How to Generate Text from Images with Python

In the Google Search: State of the Union last May, John Mueller and Martin Splitt spent about a fourth of the address to image-related topics.

They announced a big list of improvements to Google Image Search and predicted that it would be a massive untapped opportunity for SEO.

SEO Clarity, an SEO tool vendor, released a very interesting report around the same time. Among other findings, they found that more than a third of web search results include images.

Images are important to search visitors not only because they are visually more attractive than text, but they also convey context instantly that would require a lot more time when reading text.

Google believes image improvements in search engines will help users more purposely visit pages that match their intentions.

Now, I have some good and bad news for you regarding this new opportunity.

The bad news is that in order to improve your images ranking ability, you need to do the tedious work of adding text metadata in the form of quality alt text and surrounding text.

But, the good news is that we are going to learn how to automate that tedious work with Python!

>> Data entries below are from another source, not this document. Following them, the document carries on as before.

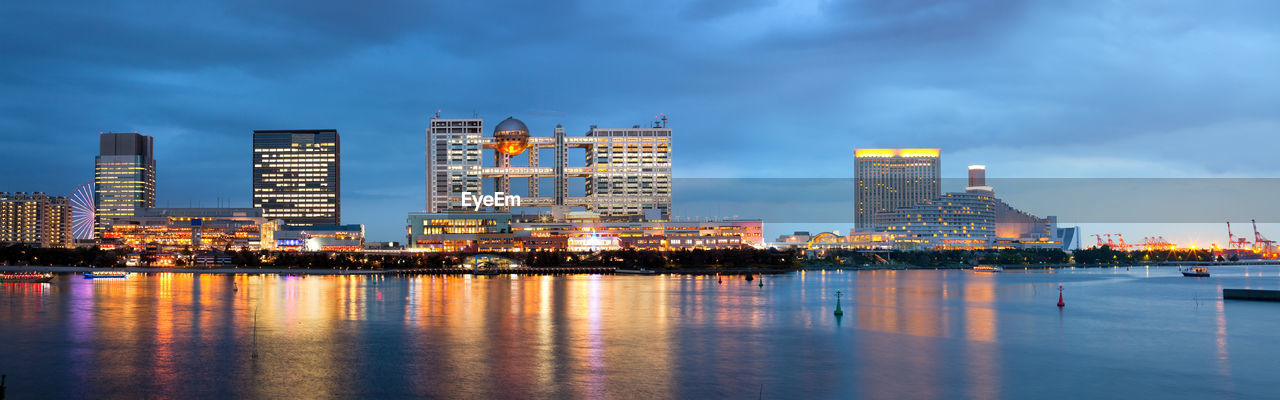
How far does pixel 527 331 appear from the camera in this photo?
57.9 m

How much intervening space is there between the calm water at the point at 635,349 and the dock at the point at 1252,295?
20.4 feet

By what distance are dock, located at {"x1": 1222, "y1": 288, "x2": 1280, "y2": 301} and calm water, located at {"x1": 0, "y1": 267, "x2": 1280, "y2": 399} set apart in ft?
20.4

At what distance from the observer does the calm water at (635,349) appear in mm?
36938

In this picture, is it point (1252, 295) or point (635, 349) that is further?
point (1252, 295)

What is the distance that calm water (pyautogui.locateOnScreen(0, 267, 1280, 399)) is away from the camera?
1454 inches

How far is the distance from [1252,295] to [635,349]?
246 ft

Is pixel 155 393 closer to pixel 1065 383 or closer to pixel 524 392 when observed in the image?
pixel 524 392

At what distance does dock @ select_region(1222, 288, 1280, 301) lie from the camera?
296 feet

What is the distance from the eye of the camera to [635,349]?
48.8m

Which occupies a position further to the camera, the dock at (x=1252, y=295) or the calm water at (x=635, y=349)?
the dock at (x=1252, y=295)

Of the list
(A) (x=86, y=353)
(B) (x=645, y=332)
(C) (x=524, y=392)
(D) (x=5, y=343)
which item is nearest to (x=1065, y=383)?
(C) (x=524, y=392)

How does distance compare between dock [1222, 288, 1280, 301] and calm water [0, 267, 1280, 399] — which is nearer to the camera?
calm water [0, 267, 1280, 399]

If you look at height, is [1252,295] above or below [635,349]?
below

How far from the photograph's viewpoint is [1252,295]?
9312 centimetres
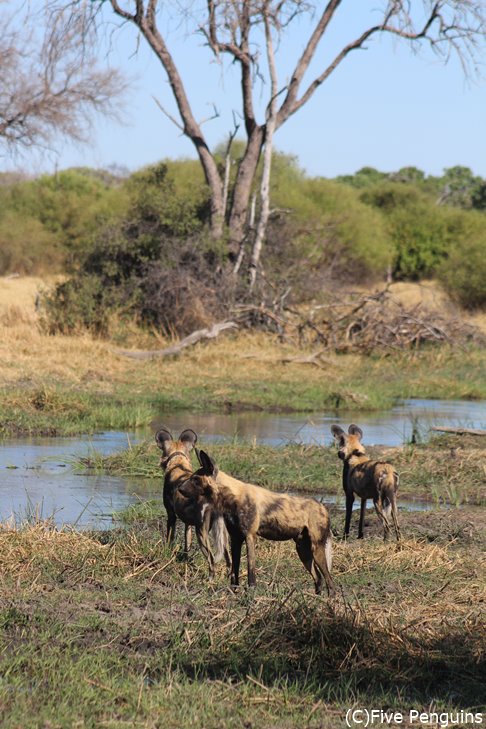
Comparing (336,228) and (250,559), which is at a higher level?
(336,228)

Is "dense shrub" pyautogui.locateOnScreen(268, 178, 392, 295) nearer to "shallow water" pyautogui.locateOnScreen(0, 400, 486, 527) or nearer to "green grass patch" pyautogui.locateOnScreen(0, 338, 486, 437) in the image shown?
"green grass patch" pyautogui.locateOnScreen(0, 338, 486, 437)

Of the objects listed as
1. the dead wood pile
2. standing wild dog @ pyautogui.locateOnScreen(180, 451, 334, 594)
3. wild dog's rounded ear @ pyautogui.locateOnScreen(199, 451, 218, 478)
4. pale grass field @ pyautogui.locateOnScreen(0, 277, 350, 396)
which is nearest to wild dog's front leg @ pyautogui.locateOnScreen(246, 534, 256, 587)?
standing wild dog @ pyautogui.locateOnScreen(180, 451, 334, 594)

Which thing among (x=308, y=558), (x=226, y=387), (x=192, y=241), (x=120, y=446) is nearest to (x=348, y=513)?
(x=308, y=558)

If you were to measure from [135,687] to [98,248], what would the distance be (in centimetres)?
1838

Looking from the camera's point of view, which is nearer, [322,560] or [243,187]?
[322,560]

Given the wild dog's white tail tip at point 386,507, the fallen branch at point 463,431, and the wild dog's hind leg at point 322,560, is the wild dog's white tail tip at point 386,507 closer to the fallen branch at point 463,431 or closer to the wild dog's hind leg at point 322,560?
the wild dog's hind leg at point 322,560

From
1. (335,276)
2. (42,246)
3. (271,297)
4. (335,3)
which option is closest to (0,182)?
(42,246)

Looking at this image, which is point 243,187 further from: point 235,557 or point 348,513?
point 235,557

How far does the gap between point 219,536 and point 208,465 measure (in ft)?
1.23

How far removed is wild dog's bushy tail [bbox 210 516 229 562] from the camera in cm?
567

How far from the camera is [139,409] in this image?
1305cm

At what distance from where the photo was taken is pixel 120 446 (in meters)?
11.3

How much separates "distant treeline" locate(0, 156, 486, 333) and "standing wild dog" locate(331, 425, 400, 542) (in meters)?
12.4

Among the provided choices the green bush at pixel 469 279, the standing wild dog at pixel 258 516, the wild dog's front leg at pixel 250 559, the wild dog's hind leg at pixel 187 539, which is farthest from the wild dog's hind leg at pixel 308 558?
the green bush at pixel 469 279
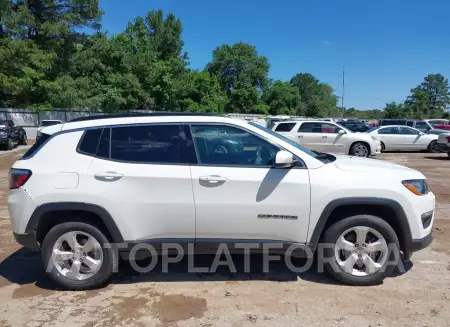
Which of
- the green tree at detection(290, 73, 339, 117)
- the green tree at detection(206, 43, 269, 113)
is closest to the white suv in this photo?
the green tree at detection(206, 43, 269, 113)

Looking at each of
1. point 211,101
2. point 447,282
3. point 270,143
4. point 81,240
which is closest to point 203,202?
point 270,143

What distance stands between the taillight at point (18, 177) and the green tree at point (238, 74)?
72647 millimetres

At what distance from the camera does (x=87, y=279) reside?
13.3 feet

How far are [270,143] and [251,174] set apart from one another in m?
0.39

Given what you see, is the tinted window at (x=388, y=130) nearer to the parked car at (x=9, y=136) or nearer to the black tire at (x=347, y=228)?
the black tire at (x=347, y=228)

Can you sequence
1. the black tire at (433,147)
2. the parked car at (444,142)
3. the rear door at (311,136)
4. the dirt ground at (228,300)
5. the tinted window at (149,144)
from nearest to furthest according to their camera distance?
the dirt ground at (228,300), the tinted window at (149,144), the rear door at (311,136), the parked car at (444,142), the black tire at (433,147)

Here is our plan of action:

We will use DeepCrawl to crawl a website and find important images that are missing image ALT text.
We will train a model using Pythia that can generate image captions.
We will write a Python function to iterate over the images and generate their captions.
We will learn some tricks to improve the quality of the captions and to produce more personalized ones.
We will learn about the deep learning concepts that make this possible.
I will share resources to learn more and interesting community projects.

Introducing Pythia

The advances happening in the deep learning community are both exciting and breathtaking. It is really hard to keep up!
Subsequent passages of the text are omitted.